Aim of the task:
In the analytics technology posts below, what do business rule "messes" lead to when they demand too much data entry?

Archives For Analytics Technology

Model development tool, languages, software, hardware and infrastructure

You may have business rule ‘messes’ in your transaction systems.  I’m referring to business rules created by well-meaning IT folks and Business Analysts, attempting to direct a complex decision using linear business rules.  This pretends to be data science but is often a ‘mess’.  The overzealous use of rules posing for data science is a common situation.  Many times these rules are worse than doing nothing (guessing), as far as supporting a complex decision.  Worse, they lead to poor data (to much data entry required to make them work as planned).  Worst of all, they may be encoding a linear thinking and a bias towards ‘averages’ rather than distributions, when it comes time to interpret heuristics into data science.

The ‘mess’, may be a good place for a new data science project.  Likely you will need to rip out the rules altogether (not popular with IT).  However, assuming the data is semi-clean, the historical use of the business rules may prove to be useful predictors in a multi-variate model. Not all business rules are a mess if they are the result of simple heuristics and have been maintained properly.  In any case, look for these pseudo models as a way to improve decision making with true analytics.

Edward H. Vandenberg

IoT is your job. Data Science has always been greedy for complex data and has a pretty good handle on how to process it for insights and predictions.

For most of us and most projects, the practically of getting it to model and having it available to execute run-time algorithms has been the barrier. IoT data is meaningless without algorithms to process it and provide information and predictions/optimizations from it.

IoT is exciting and will change the fundamentals of businesses and industries.  The technology is interesting and very dynamic.  All of this has implications for your analytic operation and practice.

The more interesting and challenging future of IoT (and also part of your job): what are the new processes, user roles, use cases, management scenarios and business cases for IoT. Who will manage the IoT function ‘X’ of the future and what does that role look like.

The other important reason for you to pursue IoT is to keep your data scientists engaged and retained.  Many are still working around the same types of projects, methods, tools etc. that have been around for 10 plus years.  All projects are interesting and challenging but some of them are getting bored.

This means research and discussions with your colleagues, sponsors and stakeholders (while you are still working in the pre-IoT world). Enjoy!

Edward H Vandenberg

As the leader of an analytics business unit, the scope of the methods and projects you should plan to deliver include:

  • Supervised and unsupervised modeling
  • Operations Research/Optimization
  • Design of Experiment
  • Statistical Quality Control
  • Simulation
  • Forecasting
  • Text Mining (flow verbatim and text corpus)
  • Link Analysis
  • Big Data techniques (Map Reduce/Hadoop)
  • Heuristics (complex business rules)
  • Process Mining
  • Cognitive Decision Analysis
  • Visualizations (Mental Modeling)
  • Interpretation of dense signals (voice and image)
  • Interpretation of flow data (click streams, verbatim, dialogues and diaries)

You will have to work to uncover projects and understand the value proposition for these kinds of projects.  Even more challenging, you will have work to do to explain why your operations managers need these types of analytics to improve their operating results.

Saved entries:
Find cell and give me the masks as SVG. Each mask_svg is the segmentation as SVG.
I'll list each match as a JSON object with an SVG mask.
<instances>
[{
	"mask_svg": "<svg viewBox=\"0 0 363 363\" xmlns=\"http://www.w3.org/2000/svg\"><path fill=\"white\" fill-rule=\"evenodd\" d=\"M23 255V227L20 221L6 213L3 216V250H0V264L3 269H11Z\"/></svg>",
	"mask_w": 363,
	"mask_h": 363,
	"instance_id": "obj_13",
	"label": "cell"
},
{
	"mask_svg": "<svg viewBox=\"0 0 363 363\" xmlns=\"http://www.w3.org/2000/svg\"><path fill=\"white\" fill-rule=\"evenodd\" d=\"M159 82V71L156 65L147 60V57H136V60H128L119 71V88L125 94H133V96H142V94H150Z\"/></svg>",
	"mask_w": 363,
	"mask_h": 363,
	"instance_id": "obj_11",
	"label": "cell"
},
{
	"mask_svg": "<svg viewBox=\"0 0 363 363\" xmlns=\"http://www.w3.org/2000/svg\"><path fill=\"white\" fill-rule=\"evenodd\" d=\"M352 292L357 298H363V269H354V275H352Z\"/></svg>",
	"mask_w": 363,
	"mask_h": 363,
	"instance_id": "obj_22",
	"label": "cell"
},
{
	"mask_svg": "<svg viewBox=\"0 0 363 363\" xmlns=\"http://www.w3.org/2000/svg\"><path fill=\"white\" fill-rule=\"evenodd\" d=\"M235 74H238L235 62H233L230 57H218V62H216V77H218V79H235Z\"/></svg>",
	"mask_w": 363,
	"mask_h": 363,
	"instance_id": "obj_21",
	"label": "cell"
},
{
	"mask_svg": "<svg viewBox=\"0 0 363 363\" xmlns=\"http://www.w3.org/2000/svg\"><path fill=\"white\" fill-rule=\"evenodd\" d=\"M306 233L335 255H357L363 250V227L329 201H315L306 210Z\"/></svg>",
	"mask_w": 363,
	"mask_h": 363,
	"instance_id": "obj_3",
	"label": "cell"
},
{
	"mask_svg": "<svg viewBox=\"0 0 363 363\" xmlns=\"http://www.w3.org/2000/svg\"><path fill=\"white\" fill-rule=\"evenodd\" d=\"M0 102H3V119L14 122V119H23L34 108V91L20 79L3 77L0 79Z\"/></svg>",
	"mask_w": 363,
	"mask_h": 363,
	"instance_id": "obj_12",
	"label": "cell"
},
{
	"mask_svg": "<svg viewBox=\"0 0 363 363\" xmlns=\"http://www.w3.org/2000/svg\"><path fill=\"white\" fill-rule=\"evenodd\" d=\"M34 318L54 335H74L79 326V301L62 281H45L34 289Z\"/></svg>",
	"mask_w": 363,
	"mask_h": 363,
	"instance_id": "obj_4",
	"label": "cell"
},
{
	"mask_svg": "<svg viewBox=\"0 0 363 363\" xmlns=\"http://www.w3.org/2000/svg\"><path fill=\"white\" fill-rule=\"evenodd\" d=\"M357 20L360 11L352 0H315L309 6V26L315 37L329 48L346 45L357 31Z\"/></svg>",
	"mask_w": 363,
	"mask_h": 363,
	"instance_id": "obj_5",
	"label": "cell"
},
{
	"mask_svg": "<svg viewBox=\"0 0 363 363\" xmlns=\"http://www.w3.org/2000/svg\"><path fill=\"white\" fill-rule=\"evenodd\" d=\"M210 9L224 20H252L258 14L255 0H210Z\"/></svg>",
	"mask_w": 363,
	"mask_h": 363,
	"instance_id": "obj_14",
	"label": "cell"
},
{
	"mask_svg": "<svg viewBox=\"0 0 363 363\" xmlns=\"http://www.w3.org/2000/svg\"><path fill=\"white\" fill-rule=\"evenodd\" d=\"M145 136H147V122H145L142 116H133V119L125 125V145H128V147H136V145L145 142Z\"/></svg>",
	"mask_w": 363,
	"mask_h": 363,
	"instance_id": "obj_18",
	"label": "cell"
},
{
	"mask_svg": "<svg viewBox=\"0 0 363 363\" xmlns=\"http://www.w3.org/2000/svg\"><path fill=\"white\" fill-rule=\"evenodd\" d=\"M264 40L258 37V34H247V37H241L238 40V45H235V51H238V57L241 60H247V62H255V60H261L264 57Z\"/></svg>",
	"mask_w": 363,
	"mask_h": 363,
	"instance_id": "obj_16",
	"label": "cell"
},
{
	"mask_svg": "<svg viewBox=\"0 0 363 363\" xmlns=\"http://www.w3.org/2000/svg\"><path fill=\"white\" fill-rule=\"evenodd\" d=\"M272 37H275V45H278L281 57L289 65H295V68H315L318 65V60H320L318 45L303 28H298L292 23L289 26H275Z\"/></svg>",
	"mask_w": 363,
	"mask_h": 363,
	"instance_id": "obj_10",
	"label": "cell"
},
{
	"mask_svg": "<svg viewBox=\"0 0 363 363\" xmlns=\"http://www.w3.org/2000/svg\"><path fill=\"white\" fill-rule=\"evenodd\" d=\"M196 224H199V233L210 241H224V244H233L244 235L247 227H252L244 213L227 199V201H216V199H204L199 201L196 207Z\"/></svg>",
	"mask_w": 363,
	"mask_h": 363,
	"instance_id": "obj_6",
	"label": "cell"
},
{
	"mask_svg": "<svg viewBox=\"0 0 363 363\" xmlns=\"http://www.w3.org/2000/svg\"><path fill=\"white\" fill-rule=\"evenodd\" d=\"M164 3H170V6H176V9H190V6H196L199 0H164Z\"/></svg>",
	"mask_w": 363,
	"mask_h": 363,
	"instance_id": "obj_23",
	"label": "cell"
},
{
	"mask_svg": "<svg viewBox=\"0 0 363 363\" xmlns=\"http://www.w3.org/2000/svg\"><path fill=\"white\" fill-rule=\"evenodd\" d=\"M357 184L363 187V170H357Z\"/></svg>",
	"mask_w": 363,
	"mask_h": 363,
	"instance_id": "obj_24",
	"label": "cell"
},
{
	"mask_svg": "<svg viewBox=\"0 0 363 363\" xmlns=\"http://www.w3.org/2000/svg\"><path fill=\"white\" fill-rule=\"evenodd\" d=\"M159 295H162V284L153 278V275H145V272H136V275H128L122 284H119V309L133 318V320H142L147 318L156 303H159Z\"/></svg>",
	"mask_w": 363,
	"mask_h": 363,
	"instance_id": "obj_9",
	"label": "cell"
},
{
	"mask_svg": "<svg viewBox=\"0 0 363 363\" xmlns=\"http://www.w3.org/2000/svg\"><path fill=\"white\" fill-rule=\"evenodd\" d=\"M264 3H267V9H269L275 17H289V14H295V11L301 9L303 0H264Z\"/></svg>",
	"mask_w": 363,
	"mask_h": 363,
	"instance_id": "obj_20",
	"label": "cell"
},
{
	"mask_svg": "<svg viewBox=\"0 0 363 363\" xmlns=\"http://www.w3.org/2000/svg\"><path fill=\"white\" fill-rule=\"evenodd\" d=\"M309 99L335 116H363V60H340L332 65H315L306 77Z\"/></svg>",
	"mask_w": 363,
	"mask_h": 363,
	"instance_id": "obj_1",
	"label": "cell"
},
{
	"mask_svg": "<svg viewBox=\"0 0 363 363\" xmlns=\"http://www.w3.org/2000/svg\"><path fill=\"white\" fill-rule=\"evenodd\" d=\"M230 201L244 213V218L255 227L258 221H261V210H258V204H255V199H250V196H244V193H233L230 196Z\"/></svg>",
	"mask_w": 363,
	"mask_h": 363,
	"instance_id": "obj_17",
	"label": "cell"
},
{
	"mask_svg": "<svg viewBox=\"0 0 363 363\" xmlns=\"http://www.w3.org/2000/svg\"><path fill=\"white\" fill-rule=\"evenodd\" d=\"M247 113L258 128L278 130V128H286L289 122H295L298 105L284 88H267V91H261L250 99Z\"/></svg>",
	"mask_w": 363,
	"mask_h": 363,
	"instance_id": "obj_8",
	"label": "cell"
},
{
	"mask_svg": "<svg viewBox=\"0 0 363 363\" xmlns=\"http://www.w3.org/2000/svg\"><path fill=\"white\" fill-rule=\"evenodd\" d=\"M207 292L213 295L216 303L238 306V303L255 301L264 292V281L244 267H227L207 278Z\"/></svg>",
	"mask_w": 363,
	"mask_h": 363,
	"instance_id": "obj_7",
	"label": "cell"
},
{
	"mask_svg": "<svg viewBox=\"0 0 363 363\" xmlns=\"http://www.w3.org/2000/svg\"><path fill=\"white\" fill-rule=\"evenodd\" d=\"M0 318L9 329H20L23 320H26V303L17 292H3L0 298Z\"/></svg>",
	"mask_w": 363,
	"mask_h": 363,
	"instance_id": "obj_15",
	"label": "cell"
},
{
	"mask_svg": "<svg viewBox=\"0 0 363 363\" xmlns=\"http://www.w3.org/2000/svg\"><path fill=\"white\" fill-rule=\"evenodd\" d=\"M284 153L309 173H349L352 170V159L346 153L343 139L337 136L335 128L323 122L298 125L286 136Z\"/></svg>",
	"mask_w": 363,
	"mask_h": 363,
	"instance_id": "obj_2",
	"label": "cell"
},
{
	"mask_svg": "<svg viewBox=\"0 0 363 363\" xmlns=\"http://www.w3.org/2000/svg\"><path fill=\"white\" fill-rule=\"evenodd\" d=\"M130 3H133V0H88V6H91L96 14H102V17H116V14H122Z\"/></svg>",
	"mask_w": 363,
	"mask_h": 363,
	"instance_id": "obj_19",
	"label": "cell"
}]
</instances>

Result for this exercise:
Poor data.